The result is a future that feels strangely grounded.
Two Different Futures
Reading Kurzweil again after thinking about Hanson highlights how many different technological futures are imaginable.
Kurzweil’s vision centers on artificial intelligence surpassing human intelligence. In that world, the future belongs to machines that become increasingly alien to human cognition.
Hanson imagines something quite different.
In his world, the dominant minds of the future are still fundamentally human. They have human motivations, human personalities, human quirks.
They are simply copied and accelerated.
The difference between these futures is profound.
One replaces humanity with new forms of intelligence.

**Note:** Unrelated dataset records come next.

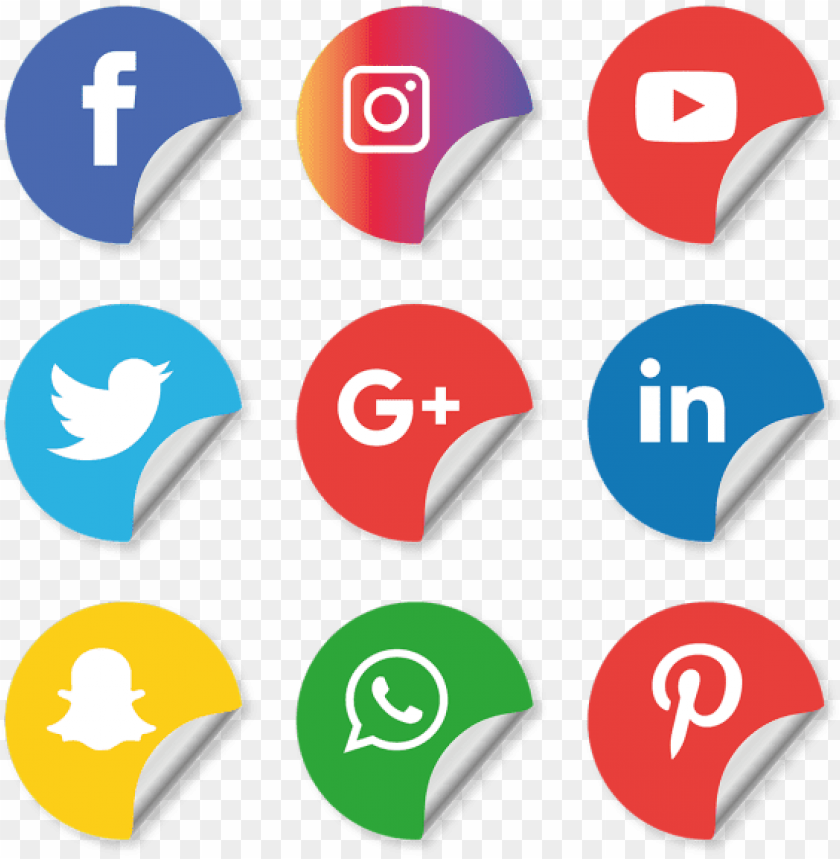 instagram social media icons jpg PNG transparent with Clear Background ID 78637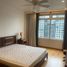 3 Schlafzimmer Appartement zu vermieten in Ward 22, Binh Thanh, Ward 22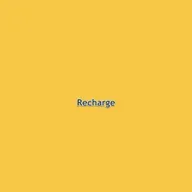 Recharge 2026-05-01 13:00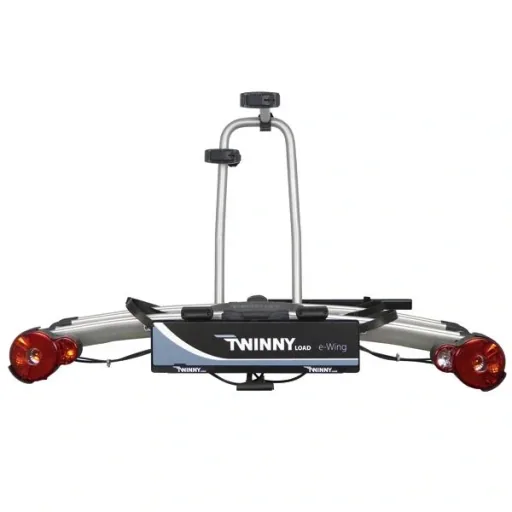 627913050 e-Wing bike rack
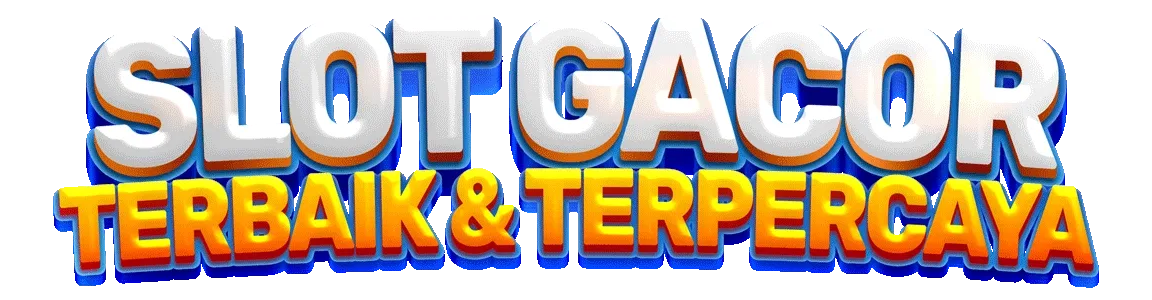 SLOT99 Logo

The other multiplies humanity into vast digital populations.
Replicating Ourselves
Both possibilities raise uncomfortable questions.
If an emulation of your mind exists, is it you?
If thousands of copies of the same person are running simultaneously, which one is the original?
What happens to identity when minds become software?
And perhaps the strangest possibility of all is that the most transformative technology in history might not involve inventing entirely new intelligences.
It might simply involve replicating our own minds at scale.
For all the discussion about artificial intelligence, the future might ultimately belong not to machines that think differently from us—but to countless copies of ourselves, thinking faster than we ever could.